Врачи, двое небритых усталых мужиков в белых халатах, сказали что-то Доктору, он пошел их проводить и вернулся ко мне.
– Молитесь, что обошлось, Профессор, нет у вас инфаркта.
– Я же говорил, не дамся.
– Но будет! – опять заорал он. – Будет инфаркт, если вы еще раз выпьете бутылку коньяку в один присест, да еще на улице!
Я даже улыбнуться не мог.
– Доктор, вот вы всё знаете: что это, когда не хватает воздуха и давит сердце?
– Стенокардия у вас, Профессор. Неудивительно с вашим образом жизни.
Он сел рядом, на стул, взял мою руку и, глядя на свои часы, стал считать пульс.
– Доктор, вы умирали когда-нибудь от любви? – спросил я вдруг. Еще секунду назад я не знал, что спрошу его об этом. Собственно, это и вопросом-то не было.
Он вернул мне мою руку, посмотрел на меня внимательно.
– Знаете, я так и подумал, – сказал он. – Не поверите, но так я и подумал.
Я не стал переспрашивать, о чем он подумал.
– Она замечательная девушка, – проговорил Доктор.– Вы о ком?– Она замечательная девушка, – повторил он задумчиво. – Я понимаю вас.
Я не хотел об этом говорить, не мог и не хотел. Он увидел это.
– Вы спросили про меня, Профессор. Нет, никогда. Я хотел бы, – он улыбнулся. – Я видел столько раз, как люди умирают. Но если от чего и хотел бы умереть сам, так это от любви.
Доктор велел мне пока не вставать, написал на бумажке, что купить в аптеке, отдал записку жене, о чем-то они там поговорили в коридоре, я не вслушивался. И он ушел.
Я все-таки встал, добрел до рояля, увидел раскиданные повсюду нотные листы и убедился: да, я дописал Кончерто гроссо. Я дописал «Верещагина». Но все это не имело теперь никакого значения.

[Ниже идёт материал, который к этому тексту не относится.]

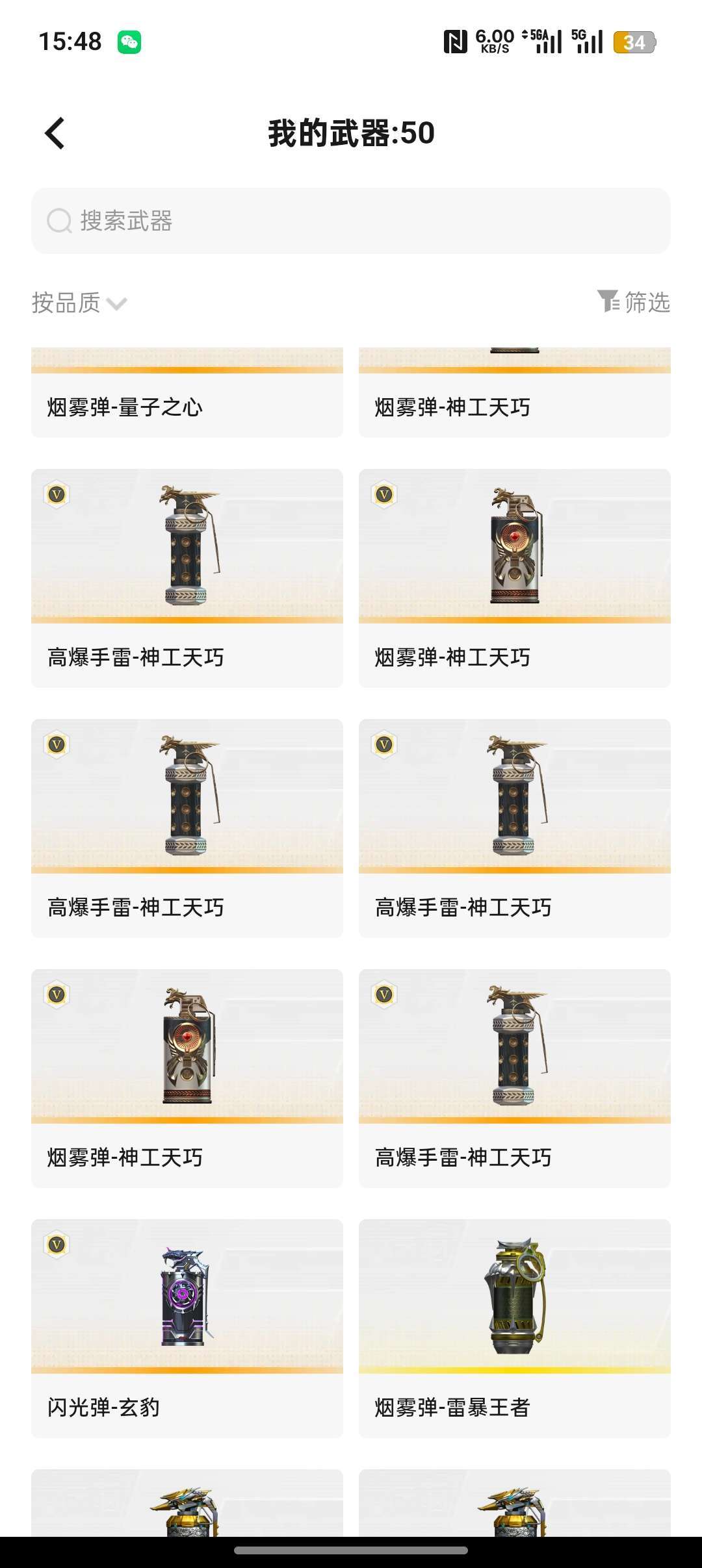 15:48 6.00 KB/S 5GA 5G 34

我的武器:50

搜索武器

按品质

筛选

烟雾弹-量子之心

烟雾弹-神工天巧

V

高爆手雷-神工天巧

V

烟雾弹-神工天巧

V

高爆手雷-神工天巧

V

高爆手雷-神工天巧

V

烟雾弹-神工天巧

V

高爆手雷-神工天巧

V

闪光弹-玄豹

烟雾弹-雷暴王者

Остаток лета я провел за обработкой партитуры. В сентябре началась консерватория, я был этому только рад: все, что занимало мое время, было мне сейчас на руку. Я брал дополнительную нагрузку, назначал дополнительные занятия, соглашался заниматься с учениками заболевших коллег.
– Зачем тебе это? – жена смотрела на меня с удивлением, раньше я таким рвением не отличался. К тому же платили за это копейки.
– Оставь, надо, – говорил я.
Или ничего не говорил, отмалчивался.
– Знаешь, все-таки ты чудовище, – сказала она однажды, в точности повторив то, что говорила уже когда-то, давно.
Она была права. Я и не возражал.
Поздней осенью, в один из дней, когда дождь безнадежно барабанил в окна, заливая набережную потоками воды, а небо было одного цвета с рекой, я не сдержался и нарушил запрет. Я позвонил ей. Вообще-то я собирался сразу положить трубку, как только услышу ее голос, но он был такой живой, такой родной и свежий, что я не смог.